Relatório produzido por peritos do Mecanismo de Prevenção e Combate à Tortura concluiu que há um descontrole por parte do Estado nos presídios

Um relatório produzido por peritos do Mecanismo Nacional de Prevenção e Combate à Tortura, do Ministério da Justiça (MJ), classificou o sistema prisional de Roraima de caótico e assustador. O documento apontou que o Estado não possui qualquer controle das unidades prisionais e que não tem conhecimento sobre os presos.

Para realizar o relatório, os peritos visitaram, nos meses de fevereiro e março, a Penitenciária Agrícola do Monte Cristo (Pamc), a Cadeia Pública Feminina, o Centro Socioeducativo Homero de Souza Cruz Filho e a Casa do Pai.

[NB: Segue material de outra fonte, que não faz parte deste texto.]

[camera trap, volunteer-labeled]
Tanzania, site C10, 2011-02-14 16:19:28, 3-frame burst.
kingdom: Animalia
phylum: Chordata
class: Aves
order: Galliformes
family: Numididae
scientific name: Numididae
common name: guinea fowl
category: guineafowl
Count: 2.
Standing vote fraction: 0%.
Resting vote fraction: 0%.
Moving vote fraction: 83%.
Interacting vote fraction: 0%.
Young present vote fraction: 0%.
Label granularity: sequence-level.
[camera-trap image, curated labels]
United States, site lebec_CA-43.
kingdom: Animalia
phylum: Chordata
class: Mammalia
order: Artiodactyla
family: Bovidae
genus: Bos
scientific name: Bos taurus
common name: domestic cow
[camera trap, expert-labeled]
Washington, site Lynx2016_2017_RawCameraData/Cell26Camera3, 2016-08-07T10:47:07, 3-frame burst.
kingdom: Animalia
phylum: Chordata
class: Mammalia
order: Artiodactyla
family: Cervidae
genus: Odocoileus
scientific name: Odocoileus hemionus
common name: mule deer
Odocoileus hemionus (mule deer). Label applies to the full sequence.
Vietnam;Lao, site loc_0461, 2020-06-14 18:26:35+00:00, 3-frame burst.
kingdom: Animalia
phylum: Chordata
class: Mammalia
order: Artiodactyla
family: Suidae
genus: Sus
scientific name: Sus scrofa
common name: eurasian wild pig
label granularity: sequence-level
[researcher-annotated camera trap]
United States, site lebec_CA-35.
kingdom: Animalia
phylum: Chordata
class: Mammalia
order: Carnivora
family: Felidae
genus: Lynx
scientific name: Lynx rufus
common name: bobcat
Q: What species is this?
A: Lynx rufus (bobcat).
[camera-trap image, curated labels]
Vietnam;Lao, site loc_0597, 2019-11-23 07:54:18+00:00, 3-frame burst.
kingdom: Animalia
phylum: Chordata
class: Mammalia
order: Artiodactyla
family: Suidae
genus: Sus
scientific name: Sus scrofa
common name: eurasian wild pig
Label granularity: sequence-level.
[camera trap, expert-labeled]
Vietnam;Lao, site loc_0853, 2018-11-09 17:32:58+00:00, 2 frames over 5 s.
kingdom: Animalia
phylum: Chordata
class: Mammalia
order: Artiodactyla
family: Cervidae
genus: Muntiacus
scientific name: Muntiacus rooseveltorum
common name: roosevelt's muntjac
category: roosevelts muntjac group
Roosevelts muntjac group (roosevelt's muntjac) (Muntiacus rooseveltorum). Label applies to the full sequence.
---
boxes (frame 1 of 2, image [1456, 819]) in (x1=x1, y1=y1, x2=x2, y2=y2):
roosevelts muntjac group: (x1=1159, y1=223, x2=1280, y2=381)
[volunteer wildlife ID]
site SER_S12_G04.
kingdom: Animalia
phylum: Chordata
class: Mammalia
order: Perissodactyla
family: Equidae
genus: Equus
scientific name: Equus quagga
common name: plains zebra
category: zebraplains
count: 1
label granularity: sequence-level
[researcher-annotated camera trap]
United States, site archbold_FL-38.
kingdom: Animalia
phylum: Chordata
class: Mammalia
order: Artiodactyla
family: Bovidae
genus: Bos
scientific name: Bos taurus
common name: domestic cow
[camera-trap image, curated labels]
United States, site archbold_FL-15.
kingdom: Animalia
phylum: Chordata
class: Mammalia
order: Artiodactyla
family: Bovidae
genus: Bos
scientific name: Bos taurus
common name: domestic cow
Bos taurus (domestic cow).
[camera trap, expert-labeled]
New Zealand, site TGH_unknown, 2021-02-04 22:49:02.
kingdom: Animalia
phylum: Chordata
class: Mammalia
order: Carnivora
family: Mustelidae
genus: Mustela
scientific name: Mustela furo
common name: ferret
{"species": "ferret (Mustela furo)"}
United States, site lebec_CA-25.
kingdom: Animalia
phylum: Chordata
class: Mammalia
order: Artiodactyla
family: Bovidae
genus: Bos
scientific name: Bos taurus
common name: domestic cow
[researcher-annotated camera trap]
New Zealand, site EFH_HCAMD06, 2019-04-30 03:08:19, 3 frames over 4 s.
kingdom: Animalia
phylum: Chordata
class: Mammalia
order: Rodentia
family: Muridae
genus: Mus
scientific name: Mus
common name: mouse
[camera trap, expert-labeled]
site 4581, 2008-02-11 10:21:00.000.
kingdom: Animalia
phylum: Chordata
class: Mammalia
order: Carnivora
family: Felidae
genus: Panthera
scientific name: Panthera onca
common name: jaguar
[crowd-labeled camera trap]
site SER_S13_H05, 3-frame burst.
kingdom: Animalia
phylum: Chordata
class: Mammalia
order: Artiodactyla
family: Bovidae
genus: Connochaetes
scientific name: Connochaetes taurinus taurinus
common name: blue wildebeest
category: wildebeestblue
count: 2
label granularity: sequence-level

Na Penitenciária Agrícola e Cadeia Pública Feminina, os especialistas constataram péssimas condições de infraestrutura, falta de acesso à justiça, à saúde, à educação, a trabalho e de informações sobre as pessoas privadas de liberdades. Já no CSE, onde 69 adolescentes cumprem medidas socioeducativas, os peritos descobriram que os internos se encontravam em espécies de internação distintas e concluíram que o plano de formação que deveria ser aplicado na unidade não condiz com a prática.

Nas quatro unidades privativas de liberdade foram constatadas revistas vexatórias por parte da Polícia Militar (PM), inclusive com bombas de efeito moral; inexistência de canal de denúncias e defasagem de quadro de pessoal.

Entre as recomendações feitas pelos peritos aos órgãos estaduais está a de aproximar a sociedade civil dos cárceres, retirar a PM da Penitenciária Agrícola do Monte Cristo, apurar as mortes e os desaparecimentos dos presos da PAMC, fazer um plano para reduzir a superlotação do sistema prisional, manutenção infraestrutural das unidades prisionais e a interdição parcial, fechando a porta de entrada da Penitenciária.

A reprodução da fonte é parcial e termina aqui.